La désormais régulière sortie de l’œuvre de Jean-Pierre Mocky en DVD est aussi l’occasion de découvrir ses films les plus méconnus. Ces derniers temps, ses films sortent uniquement dans son cinéma « Le Brady », ou restent inédits comme « Touristes, oh yes » film « tatiesque » et muet sur un groupe de touristes hollandais. Le réalisateur finissait plus par être connu par ses coups de gueules et ses provocations que par ses films propres. J’ai ainsi le souvenir de lui signant son livre « Mister Flash » dans le Virgin de Bordeaux, et déclarant que les pédophiles ont pour raison première de vouloir, par cette perversion vouloir, éviter d’être contaminer par le sida ! On aimerait pouvoir tordre le coup à sa réputation de bâcler ses films. Elle n’est finalement que très peu fondée, s’il tourne vite, il soigne quand même ses effets. Il aime bien, on le sait, tirer à boulets rouges sur les institutions. Prenons comme exemple le film « Les araignées de la nuit » diffusé en 2002 et toujours inédit à télévision. Il prend pour cible le financement des hommes politiques en campagne électorale, avec une sorte de pré-science, vu les mauvaises surprises au premier tour en 2002 -. Dans le film des 5 candidats à la Présidence – du nombre de 5, « Dugland, Dupont, Durand, Dubois,… » -, aucun ne se distingue véritablement pour gagner les élections. Un mystérieux groupuscule « Les araignées de la nuit », tente d’en supprimer certains par la force… Certes les coutures sont un peu lâches, on a vite fait de deviner par la voix et la silhouette de qui se cache derrière le masque à gaz de la mystérieuse araignée, chef de cette organisation maffieuse. Le film souffre d’un manque de moyens évidents, de par sa post-synchronisation un peu schématique. Reste que Mocky a un incroyable talent pour installer un climat, trouver des lieux de tournages originaux, et dénonce à sa manière, même si c’est un peu à l’emporte-pièce le cynisme ambiant. Le scénario tient plutôt la route, il est cosigné par l’excellent André Ruellan. On suit donc ce jeu de massacre avec un plaisir évident. Il y a bien sûr de nombreuses invraisemblances, comme les membres de la société secrète ont même un tatouage d’araignée comme signe de distinction, ce qui n’est pas idéal, convenons-en pour rester discret.  

Jean-Pierre Mocky & Patricia Barzyk

Mocky puise dans l’esthétique de la série B, avec un plaisir renouvelé et une certaine désinvolture.

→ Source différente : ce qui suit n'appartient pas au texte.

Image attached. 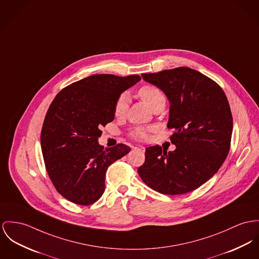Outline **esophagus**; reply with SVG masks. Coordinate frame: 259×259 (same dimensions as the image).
<instances>
[{
  "label": "esophagus",
  "mask_w": 259,
  "mask_h": 259,
  "mask_svg": "<svg viewBox=\"0 0 259 259\" xmlns=\"http://www.w3.org/2000/svg\"><path fill=\"white\" fill-rule=\"evenodd\" d=\"M134 149H135V150H138V151L142 152V153L145 152V148H144V147H135Z\"/></svg>",
  "instance_id": "1"
}]
</instances>
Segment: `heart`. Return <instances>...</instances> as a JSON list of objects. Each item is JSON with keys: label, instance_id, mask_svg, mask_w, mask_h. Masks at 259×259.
<instances>
[{"label": "heart", "instance_id": "heart-1", "mask_svg": "<svg viewBox=\"0 0 259 259\" xmlns=\"http://www.w3.org/2000/svg\"><path fill=\"white\" fill-rule=\"evenodd\" d=\"M138 95L153 110L159 106L165 105V97L162 91L154 84H144L138 90ZM128 108V96L126 94H121L116 99L113 105V112L116 117H123ZM153 128L135 127L130 131L131 137L138 140H146L149 137V131Z\"/></svg>", "mask_w": 259, "mask_h": 259}]
</instances>
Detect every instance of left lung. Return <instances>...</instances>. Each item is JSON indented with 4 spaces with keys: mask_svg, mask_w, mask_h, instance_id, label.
<instances>
[{
    "mask_svg": "<svg viewBox=\"0 0 259 259\" xmlns=\"http://www.w3.org/2000/svg\"><path fill=\"white\" fill-rule=\"evenodd\" d=\"M142 77L170 102L167 128L174 129L169 139L177 149L147 148L140 178L161 194L193 191L219 170L229 154L233 116L227 97L216 81L186 67Z\"/></svg>",
    "mask_w": 259,
    "mask_h": 259,
    "instance_id": "left-lung-1",
    "label": "left lung"
}]
</instances>
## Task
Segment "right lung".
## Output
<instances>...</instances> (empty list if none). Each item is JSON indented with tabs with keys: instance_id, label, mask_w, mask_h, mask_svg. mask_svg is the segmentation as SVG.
Listing matches in <instances>:
<instances>
[{
	"instance_id": "add662e5",
	"label": "right lung",
	"mask_w": 259,
	"mask_h": 259,
	"mask_svg": "<svg viewBox=\"0 0 259 259\" xmlns=\"http://www.w3.org/2000/svg\"><path fill=\"white\" fill-rule=\"evenodd\" d=\"M141 80L138 75H93L60 91L42 125L40 141L49 179L60 194L89 206L104 192L107 167L129 153L124 144L103 149L100 128L114 119L120 95Z\"/></svg>"
}]
</instances>
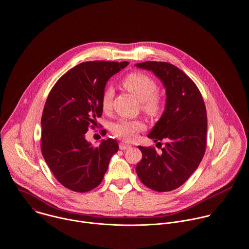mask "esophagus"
Listing matches in <instances>:
<instances>
[{"instance_id":"esophagus-1","label":"esophagus","mask_w":249,"mask_h":249,"mask_svg":"<svg viewBox=\"0 0 249 249\" xmlns=\"http://www.w3.org/2000/svg\"><path fill=\"white\" fill-rule=\"evenodd\" d=\"M130 147H131V145H130V144H127V143H125V142H120V143H119V148L122 149V150H125V149L130 148Z\"/></svg>"}]
</instances>
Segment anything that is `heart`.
I'll list each match as a JSON object with an SVG mask.
<instances>
[{
  "label": "heart",
  "instance_id": "b5f03b06",
  "mask_svg": "<svg viewBox=\"0 0 249 249\" xmlns=\"http://www.w3.org/2000/svg\"><path fill=\"white\" fill-rule=\"evenodd\" d=\"M123 87L132 93L140 102H142V110L150 116L157 115L162 108L160 97L156 94V82L148 75L142 72H133L128 74L122 80ZM113 90L107 88L102 97V107L108 110L111 107ZM144 128V124L141 120L120 119L111 126L112 133L124 141L130 142L136 139L138 133Z\"/></svg>",
  "mask_w": 249,
  "mask_h": 249
}]
</instances>
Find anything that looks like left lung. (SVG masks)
<instances>
[{
  "label": "left lung",
  "instance_id": "1",
  "mask_svg": "<svg viewBox=\"0 0 249 249\" xmlns=\"http://www.w3.org/2000/svg\"><path fill=\"white\" fill-rule=\"evenodd\" d=\"M151 71L166 90L164 111L147 137L166 141L162 152L139 146L142 158L136 171L143 185L156 192H170L182 186L196 170L206 147L207 115L202 96L181 69L168 62L135 64Z\"/></svg>",
  "mask_w": 249,
  "mask_h": 249
}]
</instances>
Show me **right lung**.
<instances>
[{
  "label": "right lung",
  "mask_w": 249,
  "mask_h": 249,
  "mask_svg": "<svg viewBox=\"0 0 249 249\" xmlns=\"http://www.w3.org/2000/svg\"><path fill=\"white\" fill-rule=\"evenodd\" d=\"M128 64L80 63L58 79L48 96L41 119L42 154L56 180L73 192L86 193L98 187L119 148L113 139L94 146L85 134L103 114L107 82Z\"/></svg>",
  "instance_id": "right-lung-1"
}]
</instances>
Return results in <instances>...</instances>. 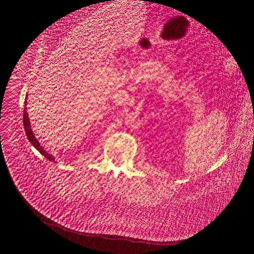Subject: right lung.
<instances>
[{
  "mask_svg": "<svg viewBox=\"0 0 254 254\" xmlns=\"http://www.w3.org/2000/svg\"><path fill=\"white\" fill-rule=\"evenodd\" d=\"M26 105H27V101H26ZM27 107H25V110H23V127H25V131H26V134H27V137L29 139V141L32 143V146H34L36 149H37L46 159L51 160V161H55V158L54 156L48 154L45 150H43V148L40 146L39 141L36 139L33 131L31 129V124H30V120H29V117H28V113H27Z\"/></svg>",
  "mask_w": 254,
  "mask_h": 254,
  "instance_id": "right-lung-1",
  "label": "right lung"
}]
</instances>
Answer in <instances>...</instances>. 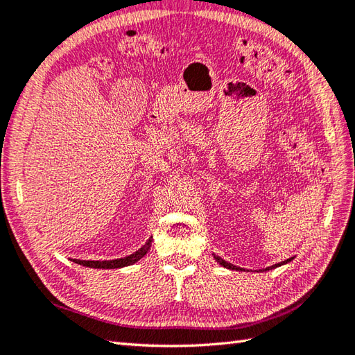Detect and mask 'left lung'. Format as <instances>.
<instances>
[{
    "label": "left lung",
    "instance_id": "1",
    "mask_svg": "<svg viewBox=\"0 0 355 355\" xmlns=\"http://www.w3.org/2000/svg\"><path fill=\"white\" fill-rule=\"evenodd\" d=\"M214 255V259L216 261L222 266V267H225V269H230V270H244V269H241V267H239V266H234V264H231V263H227V261H225L223 258H220L218 255H216V254H212ZM291 259H293V257L291 258H288V259H286V261H281V263H278V264H273V266H270V267H266V269H263V272H266V270H272V269H277V267H279V266H282V264H287V263H290Z\"/></svg>",
    "mask_w": 355,
    "mask_h": 355
}]
</instances>
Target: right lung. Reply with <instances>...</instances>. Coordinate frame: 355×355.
<instances>
[{
	"instance_id": "right-lung-1",
	"label": "right lung",
	"mask_w": 355,
	"mask_h": 355,
	"mask_svg": "<svg viewBox=\"0 0 355 355\" xmlns=\"http://www.w3.org/2000/svg\"><path fill=\"white\" fill-rule=\"evenodd\" d=\"M152 241H153V237L148 239L144 246H141L137 252H133V254L124 257V258L101 259V261H94V259H73V261L80 264V266H85V267H91V269H121V267L132 266L137 261H139L141 258H144L147 255V252L150 250Z\"/></svg>"
}]
</instances>
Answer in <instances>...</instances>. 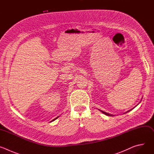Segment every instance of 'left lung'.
Returning <instances> with one entry per match:
<instances>
[{
	"mask_svg": "<svg viewBox=\"0 0 154 154\" xmlns=\"http://www.w3.org/2000/svg\"><path fill=\"white\" fill-rule=\"evenodd\" d=\"M137 105H136V106H135V107H136V106H137ZM135 107H134V108H135ZM134 108H132V109H130V110H128V111H127V112H125V113H127V112H130V111H131V109H134ZM99 111H100V112H102V113H103V114H105V115H107V116H114V115H112V114H109V113H106V112H103V111H102V110H100V109H99Z\"/></svg>",
	"mask_w": 154,
	"mask_h": 154,
	"instance_id": "8db88e82",
	"label": "left lung"
}]
</instances>
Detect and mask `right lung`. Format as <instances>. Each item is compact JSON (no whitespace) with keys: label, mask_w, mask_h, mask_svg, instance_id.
<instances>
[{"label":"right lung","mask_w":154,"mask_h":154,"mask_svg":"<svg viewBox=\"0 0 154 154\" xmlns=\"http://www.w3.org/2000/svg\"><path fill=\"white\" fill-rule=\"evenodd\" d=\"M58 117H59V116H58V117H57V118H55V119H53V120H52V121H51V122H52V121H55V119H57V118H58Z\"/></svg>","instance_id":"1"}]
</instances>
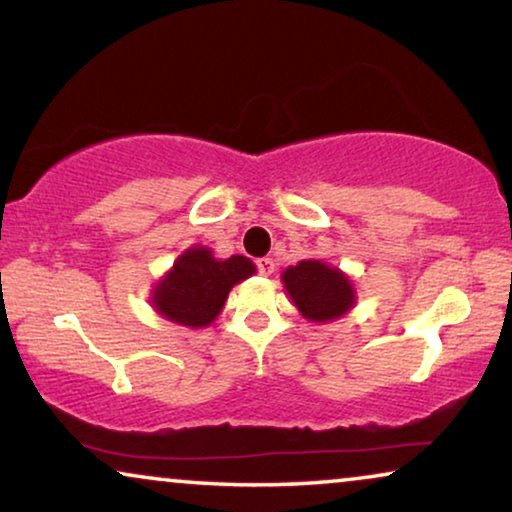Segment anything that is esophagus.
Returning <instances> with one entry per match:
<instances>
[{"label": "esophagus", "mask_w": 512, "mask_h": 512, "mask_svg": "<svg viewBox=\"0 0 512 512\" xmlns=\"http://www.w3.org/2000/svg\"><path fill=\"white\" fill-rule=\"evenodd\" d=\"M273 259L271 257H259L257 259V269H259V273H262V276H271L273 273Z\"/></svg>", "instance_id": "esophagus-1"}]
</instances>
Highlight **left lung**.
Wrapping results in <instances>:
<instances>
[{
	"mask_svg": "<svg viewBox=\"0 0 512 512\" xmlns=\"http://www.w3.org/2000/svg\"><path fill=\"white\" fill-rule=\"evenodd\" d=\"M280 278L292 304L311 322L338 320L355 306L350 278L320 259H301L297 266H287Z\"/></svg>",
	"mask_w": 512,
	"mask_h": 512,
	"instance_id": "left-lung-1",
	"label": "left lung"
}]
</instances>
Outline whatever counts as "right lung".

On retrouve aussi avec plaisir le Mocky Circus, qui hélas s’amenuise un peu avec les années, malgré de nouveaux venus – Jackie Berroyer pour une simple apparition en légiste en grève, Rodolphe Pauly azimuté, Ludovic Schoendoerffer en journaliste, etc… -. Les habitués se livrent à des numéros réjouissants, d’Hervé Pauchon, tueur débrouillard et bondissant, Dominique Zardi, homme politique suffisant et coiffé d’une improbable perruque, Michel Bertay politicard infatué de lui-même, François Toumarkine excellent en policier cauteleux et corrompu, Jean Abeillé en préfet de police indolent, les étonnantes Nadia Vasil et Evelyne Harter, en respectivement femme et sœur possessives d’hommes politiques, Maurice Vallier, perdu de vu ces derniers temps en homme blasé, etc… Mocky lui-même se réserve le rôle principal dans un registre proche d’ « Un linceul n’a pas de poches », en électron libre revanchard, il réserve à son actuelle compagne Patricia Barzyk, un rôle complexe d’où se dégage son charme habituel. Les bonus sont hélas de plus en plus léger, deux entretiens assez mal sonorisé avec Patricia Barzyk et Mocky lui-même. Mais on peut retrouver une curiosité, avec, assurément, la bande-annonce la plus cheap de tous les temps… Sur une image vidéo de mauvaise qualité on retrouve la course de fond de quelques candidats… nus. Le film étant mal distribué, Mocky l’a donc élaboré avec les moyens du bord. Même sur le mode mineur, Mocky reste Mocky et déploie souvent des trésors d’inventions, même avec un tout petit budget. Saluons encore une fois, son mordant, sa drôlerie, son irrévérence et son originalité constantes.